Vaccine 2016 06 0834(34) 3950-60 doi 10.1016/j.vaccine.2016.06.023
Vaccines are the most successful and cost-effective public health interventions available to avert vaccine-preventable diseases and deaths. Despite global progress in adolescent health, many adolescents in Africa still get sick and die from vaccine-preventable diseases due to lack of vaccination. Adolescents, parents and teachers are key players in the development and implementation of adolescent vaccination policies. Optimal knowledge, attitudes and practices towards adolescent vaccination among these key players may improve vaccine uptake among adolescents. We conducted a qualitative and quantitative systematic review on knowledge, attitudes and practices of adolescent vaccination among adolescents, parents and teachers in Africa.

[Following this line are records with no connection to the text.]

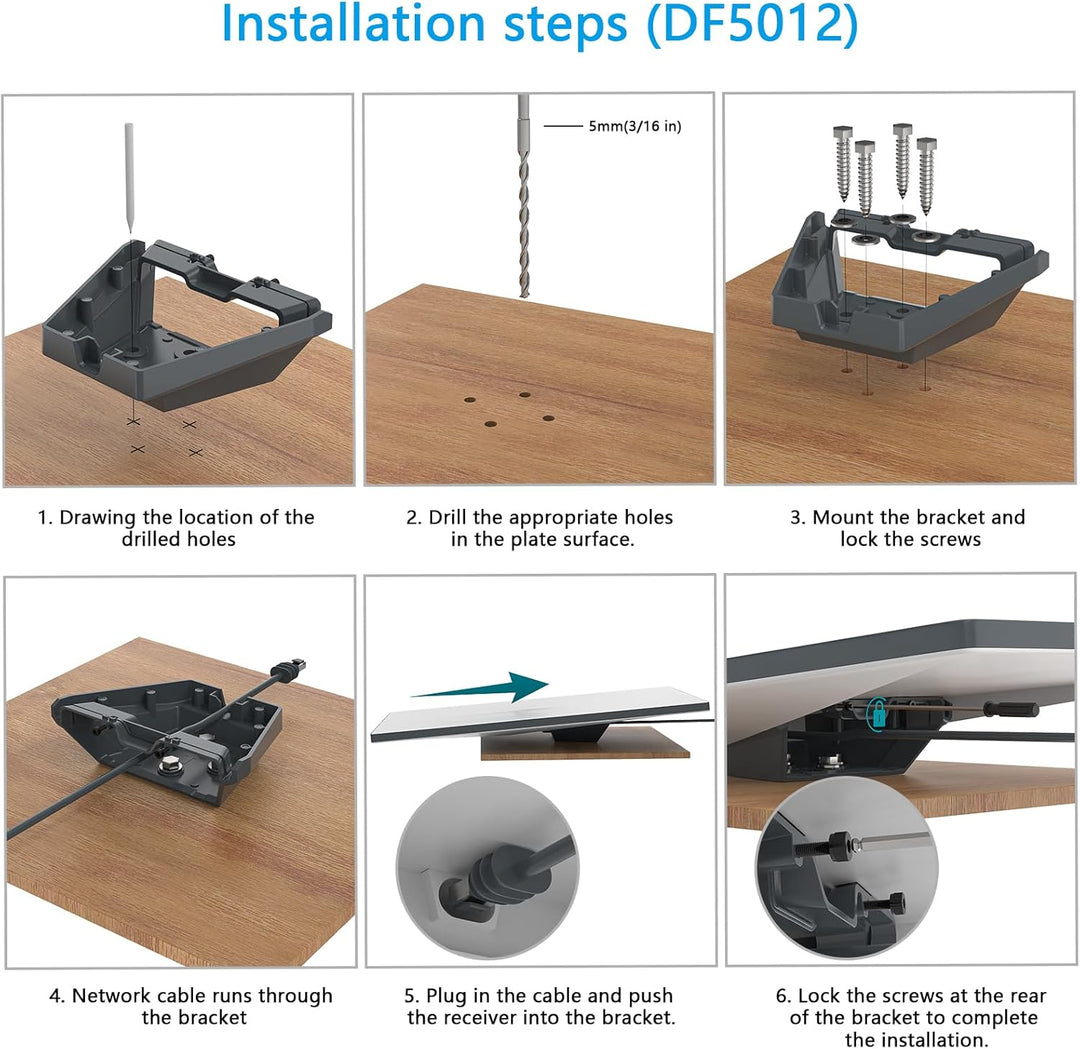 Installation steps (DF5012)

5mm(3/16 in)

1. Drawing the location of the drilled holes

2. Drill the appropriate holes in the plate surface.

3. Mount the bracket and lock the screws

4. Network cable runs through the bracket

5. Plug in the cable and push the receiver into the bracket.

6. Lock the screws at the rear of the bracket to complete the installation.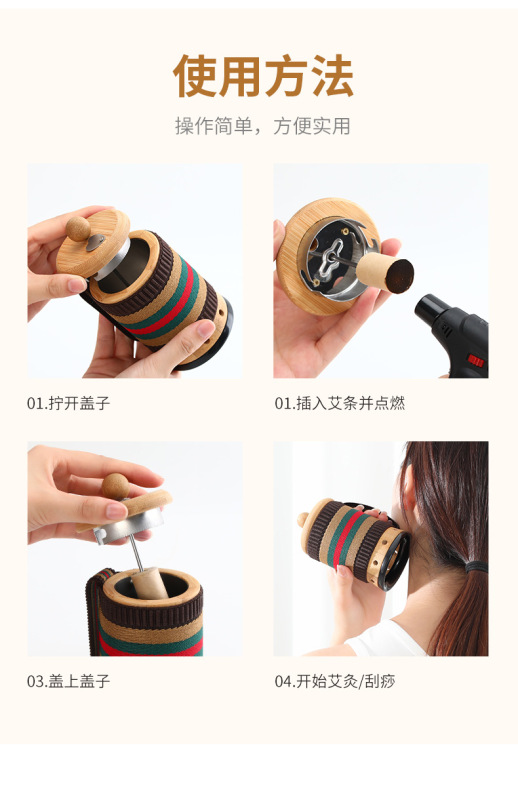 使用方法

操作简单，方便实用

01.拧开盖子

01.插入艾条并点燃

03.盖上盖子

04.开始艾灸/刮痧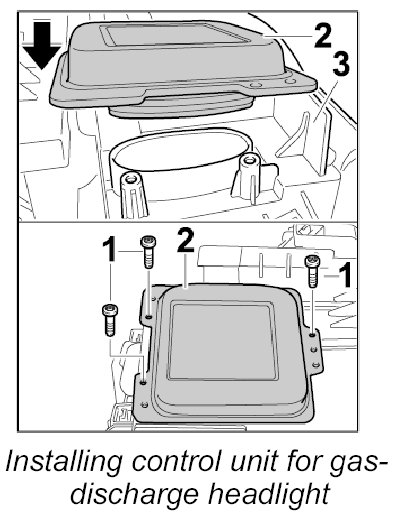 2
3
1
2
1
Installing control unit for gas-discharge headlight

We searched PubMed, Cochrane Central Register of Controlled Trials, Scopus, Web of Science, WHOLIS, Africa Wide and CINAHL for eligible quantitative and qualitative primary studies with no time limits. We also checked reference lists of included studies for eligible studies and searched grey literature. Two authors independently screened the search outputs, selected studies and extracted data; resolving discrepancies by consensus and discussion. Qualitative data were analysed using thematic analyses where applicable, while analyses from quantitative studies used different methods based on the type of outcomes.
We included 18 cross-sectional studies in this review. The included studies were conducted in 10 out of the 54 countries in Africa. The 18 studies focused on a wide range of adolescent vaccines. Thirteen studies evaluated vaccines against Human Papilloma Virus, while each of the remaining 5 studies, evaluated vaccines against rabies, HIV, tetanus toxoid, tuberculosis and adolescent vaccines in general. Among the key players, we found low to moderate levels of knowledge about adolescent vaccination. Positive attitudes and practices towards adolescent vaccination, especially against Human Papilloma Virus were reported. Despite the low knowledge, our results showed high levels of acceptability to adolescent vaccination among adolescents, parents and teachers.
It was evident in our review that all key demographics (parents, adolescents and teachers) were receptive towards adolescent vaccines. We propose relevant policy makers in Africa to consider continuous education programs such as those aimed to inform the parents, adolescents and teachers on adolescent vaccination.